• _Work task_: Lines before the one containing "Tear off the transparent cover first" are to be skipped; reproduce that line and the rest of the records below exactly.

• _Material for this task_:
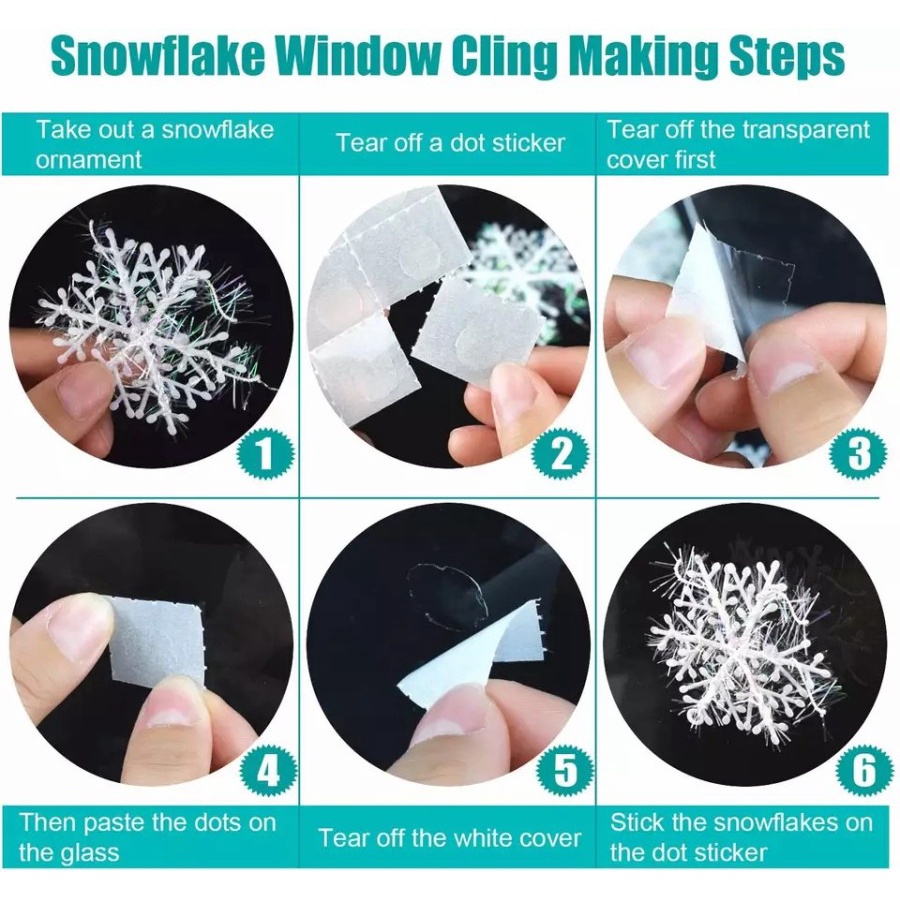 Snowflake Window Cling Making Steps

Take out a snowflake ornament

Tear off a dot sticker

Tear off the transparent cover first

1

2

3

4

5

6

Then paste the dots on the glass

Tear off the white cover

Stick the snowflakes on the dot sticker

• _Task answer_:
Tear off the transparent cover first

1

2

3

4

5

6

Then paste the dots on the glass

Tear off the white cover

Stick the snowflakes on the dot sticker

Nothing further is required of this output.